La Vie du Bouddha (Herold)/Partie II/Chapitre 15

L’Édition d’art (p. 167-170).


XV


Depuis que Siddhârtha s’était retiré du monde, le roi Çouddhodana avait décidé qu’un autre de ses fils, Nanda, lui succéderait dans la royauté. Nanda était joyeux de penser qu’un jour il aurait le pouvoir ; il était joyeux aussi de penser que bientôt il épouserait la princesse Soundarikâ, qui était belle et qu’il aimait.

Le Maître jugea que son frère risquait fort de s’égarer dans de mauvais chemins et il alla le trouver.

« Je viens à toi, dit-il, car je sais que tu es dans une joie extrême, et je veux apprendre de toi-même les raisons de ta joie. Parle donc, Nanda, et me découvre ta pensée tout entière.

— Frère, répondit Nanda, je doute que tu me comprennes : tu as dédaigné la puissance royale, et tu as abandonné la tendre Gopâ !

— Tu comptes un jour être roi, et c’est pour cela que tu es joyeux, Nanda !

— Oui. Et je suis joyeux encore parce que j’aime Soundarikâ, et que bientôt j’aurai Soundarikâ pour femme.

— Malheureux ! s’écria le Maître. Comment peux-tu être joyeux, toi que les ténèbres environnent ? Ne voudras-tu point chercher la lumière ? Affranchis-toi d’abord de la joie : de la joie naît la douleur, de la joie aussi naît la crainte. Pour qui ne connaît plus la joie, il n’y a ni douleur ni crainte. Affranchis-toi de l’amour : de l’amour naît la douleur, de l’amour aussi naît la crainte. Pour qui ne connaît plus l’amour, il n’y a ni douleur ni crainte. Si tu recherches le bonheur de la terre, tes actes seront stériles, tes plaisirs se changeront en peines ; la mort est là toujours prête à fondre sur les malheureux qui rient et qui chantent. Le monde n’est que flamme et que fumée. Tout y souffre de la naissance, de la vieillesse et de la mort. Depuis que tu erres misérablement d’existence en existence, tu as versé plus de larmes qu’il n’y a d’eau dans tous les fleuves et dans toutes les mers. Tu as gémi et tu as pleuré de ne pas obtenir ce que tu désirais, tu as gémi et tu as pleuré aussi parce qu’il t’arrivait ce que tu redoutais. La mort d’une mère, la mort d’un père, la mort d’un frère, la mort d’une sœur, la mort d’un fils, la mort d’une fille, combien de fois, au cours des âges, t’ont-elles désolé ? Combien de fois as-tu perdu tes richesses ? Et, chaque fois que te vint une raison de t’affliger, tu as pleuré, tu as pleuré, tu as pleuré, et tu as versé plus de larmes qu’il n’y a d’eau dans tous les fleuves et dans toutes les mers ! »

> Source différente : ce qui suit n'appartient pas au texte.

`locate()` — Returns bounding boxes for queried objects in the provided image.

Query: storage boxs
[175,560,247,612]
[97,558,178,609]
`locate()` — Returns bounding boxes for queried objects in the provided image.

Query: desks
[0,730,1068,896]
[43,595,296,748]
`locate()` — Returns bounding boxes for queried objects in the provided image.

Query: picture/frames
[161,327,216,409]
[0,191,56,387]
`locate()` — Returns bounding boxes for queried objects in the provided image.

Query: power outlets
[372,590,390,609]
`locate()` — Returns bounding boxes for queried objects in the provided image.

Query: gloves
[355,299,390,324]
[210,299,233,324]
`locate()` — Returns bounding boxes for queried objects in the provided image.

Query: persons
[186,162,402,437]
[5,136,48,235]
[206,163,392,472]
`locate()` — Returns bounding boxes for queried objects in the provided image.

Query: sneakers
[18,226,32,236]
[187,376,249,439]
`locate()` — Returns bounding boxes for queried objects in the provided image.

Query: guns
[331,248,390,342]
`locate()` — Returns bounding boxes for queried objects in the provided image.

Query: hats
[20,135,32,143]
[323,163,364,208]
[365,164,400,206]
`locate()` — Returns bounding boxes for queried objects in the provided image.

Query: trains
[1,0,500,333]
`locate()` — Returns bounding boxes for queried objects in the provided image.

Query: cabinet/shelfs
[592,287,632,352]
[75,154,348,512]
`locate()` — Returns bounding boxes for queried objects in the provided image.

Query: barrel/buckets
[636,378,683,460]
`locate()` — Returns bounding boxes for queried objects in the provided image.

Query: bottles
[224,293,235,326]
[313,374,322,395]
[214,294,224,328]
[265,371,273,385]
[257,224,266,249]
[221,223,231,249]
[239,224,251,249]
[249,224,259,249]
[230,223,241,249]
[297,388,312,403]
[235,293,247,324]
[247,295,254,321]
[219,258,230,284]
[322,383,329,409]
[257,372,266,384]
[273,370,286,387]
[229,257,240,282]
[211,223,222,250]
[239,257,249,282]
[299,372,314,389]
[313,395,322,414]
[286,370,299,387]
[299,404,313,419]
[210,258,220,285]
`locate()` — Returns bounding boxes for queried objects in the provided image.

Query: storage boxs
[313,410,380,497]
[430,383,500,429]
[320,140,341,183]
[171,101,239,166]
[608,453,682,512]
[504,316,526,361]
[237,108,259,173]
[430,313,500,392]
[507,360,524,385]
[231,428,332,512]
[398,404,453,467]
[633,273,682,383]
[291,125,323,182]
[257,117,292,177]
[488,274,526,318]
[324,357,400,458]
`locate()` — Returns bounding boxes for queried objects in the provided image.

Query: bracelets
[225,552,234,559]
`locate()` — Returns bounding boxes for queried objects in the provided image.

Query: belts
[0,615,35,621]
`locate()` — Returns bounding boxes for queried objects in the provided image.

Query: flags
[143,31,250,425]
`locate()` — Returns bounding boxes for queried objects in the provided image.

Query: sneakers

Nanda avait écouté d’abord d’une oreille distraite le discours du Bouddha, mais, peu à peu, il y était devenu attentif, et, maintenant, il se sentait tout ému. Le Maître lui dit encore :

« Que le monde, à tes yeux, ne vaille pas plus qu’une bulle d’écume, qu’il ne soit qu’un rêve, et tu échapperas aux yeux de la royale mort. »

Il se tut.

« Maître, Maître, s’écria Nanda, je te suivrai ! Emmène-moi. »

Le Maître prit Nanda par la main, et sortit du palais. Mais Nanda réfléchissait ; il songeait qu’il avait été bien prompt à suivre son frère : Ne se repentirait-il pas amèrement et bientôt peut-être de ce qu’il avait fait ? Quoi qu’on en dise, la royauté est douce et noble à exercer. Et Soundarikâ ? « Elle est bien belle, pensait Nanda ; ne la reverrai-je donc jamais ? » Et il soupirait tristement.

Pourtant, il suivait le Maître. Il n’osait pas lui parler. Il craignait ses reproches, il craignait son mépris.

Et voici qu’au détour d’une rue, il vit une jeune fille qui venait à lui, souriante. Il reconnut Soundarikâ. Il baissa les yeux.

« Où vas-tu ? » lui demanda-t-elle.

Il ne répondait pas. Elle s’adressa au Maître :

« L’emmènes-tu ?

— Oui, répondit le Maître.

— Mais il reviendra bientôt ? »

Nanda voulait crier : « Oui, je reviendrai bientôt, Soundarikâ ! » Mais la peur le retint, et, sans une parole, les yeux toujours baissés, il s’en alla avec le Maître.

Soundarikâ comprit que Nanda était perdu pour elle, et elle pleura.